Il y a vingt-trois ans qu'il est votre oblige! … et il ne vous a rien dit.
Pardonnez-lui! pardonnez-moi!
Dans ma prison d'avant fevrier, je m'etais promis bien des fois de courir chez vous, si un jour la liberte m'etait rendue.
Reves de jeune homme! Ce jour vint pour me jeter, comme un brin de paille rompue, dans le tourbillon de 1848.
Je ne pus rien faire de ce que j'avais si ardemment desire.
Et depuis, pardonnez-moi ce mot, cher citoyen, la majeste de votre genie a toujours arrete la manifestation de ma pensee.
Je fus fier, dans mon heure de danger, de me voir protege par un rayon de votre flamme. Je ne pouvais mourir, puisque vous me defendiez.
Que n'ai-je eu la puissance de montrer que j'etais digne que votre bras s'etendit sur moi! Mais chacun a sa destinee, et tous ceux qu'Achille a sauves n'etaient pas des heros.
Vieux maintenant, je suis, depuis un an, dans un triste etat de sante. J'ai cru souvent que mon coeur ou ma tete allait eclater.
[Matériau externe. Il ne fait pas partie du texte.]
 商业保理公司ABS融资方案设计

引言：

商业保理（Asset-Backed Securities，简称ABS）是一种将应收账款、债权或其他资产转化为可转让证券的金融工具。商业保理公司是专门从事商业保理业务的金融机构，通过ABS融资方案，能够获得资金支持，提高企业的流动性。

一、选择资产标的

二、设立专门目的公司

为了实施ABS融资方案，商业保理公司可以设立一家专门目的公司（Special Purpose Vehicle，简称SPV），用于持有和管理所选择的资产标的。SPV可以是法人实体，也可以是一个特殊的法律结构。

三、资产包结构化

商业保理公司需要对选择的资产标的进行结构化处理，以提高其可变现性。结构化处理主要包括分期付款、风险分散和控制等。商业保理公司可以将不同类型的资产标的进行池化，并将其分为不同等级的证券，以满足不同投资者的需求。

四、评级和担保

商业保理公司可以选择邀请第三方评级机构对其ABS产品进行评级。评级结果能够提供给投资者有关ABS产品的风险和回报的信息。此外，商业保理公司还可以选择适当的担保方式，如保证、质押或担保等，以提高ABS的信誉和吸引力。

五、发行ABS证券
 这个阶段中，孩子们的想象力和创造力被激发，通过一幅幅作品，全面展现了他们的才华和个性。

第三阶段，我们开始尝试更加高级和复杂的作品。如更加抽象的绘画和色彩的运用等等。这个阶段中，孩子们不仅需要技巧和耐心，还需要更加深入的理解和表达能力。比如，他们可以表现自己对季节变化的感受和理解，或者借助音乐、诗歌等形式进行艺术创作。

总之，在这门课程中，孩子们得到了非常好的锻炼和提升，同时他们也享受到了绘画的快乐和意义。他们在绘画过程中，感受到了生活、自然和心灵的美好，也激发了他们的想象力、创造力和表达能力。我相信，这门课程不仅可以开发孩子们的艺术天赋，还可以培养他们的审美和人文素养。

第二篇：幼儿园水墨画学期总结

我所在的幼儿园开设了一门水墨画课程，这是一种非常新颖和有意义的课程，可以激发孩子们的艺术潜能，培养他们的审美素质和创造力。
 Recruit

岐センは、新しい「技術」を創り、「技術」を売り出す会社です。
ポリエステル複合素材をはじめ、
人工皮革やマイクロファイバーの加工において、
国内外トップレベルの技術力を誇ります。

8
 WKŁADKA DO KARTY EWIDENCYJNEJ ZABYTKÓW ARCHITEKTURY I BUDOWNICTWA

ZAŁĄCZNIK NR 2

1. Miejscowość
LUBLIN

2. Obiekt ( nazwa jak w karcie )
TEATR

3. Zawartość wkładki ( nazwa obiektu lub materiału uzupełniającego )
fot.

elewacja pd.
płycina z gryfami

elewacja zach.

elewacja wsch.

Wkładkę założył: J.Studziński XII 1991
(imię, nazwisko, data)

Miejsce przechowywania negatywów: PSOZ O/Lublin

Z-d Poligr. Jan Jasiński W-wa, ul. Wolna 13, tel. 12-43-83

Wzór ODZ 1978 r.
Mais je me felicite, malgre mes souffrances, d'avoir ete conserve, puisque sous le coup de votre nouveau bienfait [note: Voir les Miserables, tome VII, livre I. Le mot bienfait est souligne dans la lettre de Barbes.], je trouve l'audace de vous remercier de l'ancien.
Et puisque j'ai pris la parole, merci aussi, mille fois merci pour notre sainte cause et pour la France, du grand livre que vous venez de faire.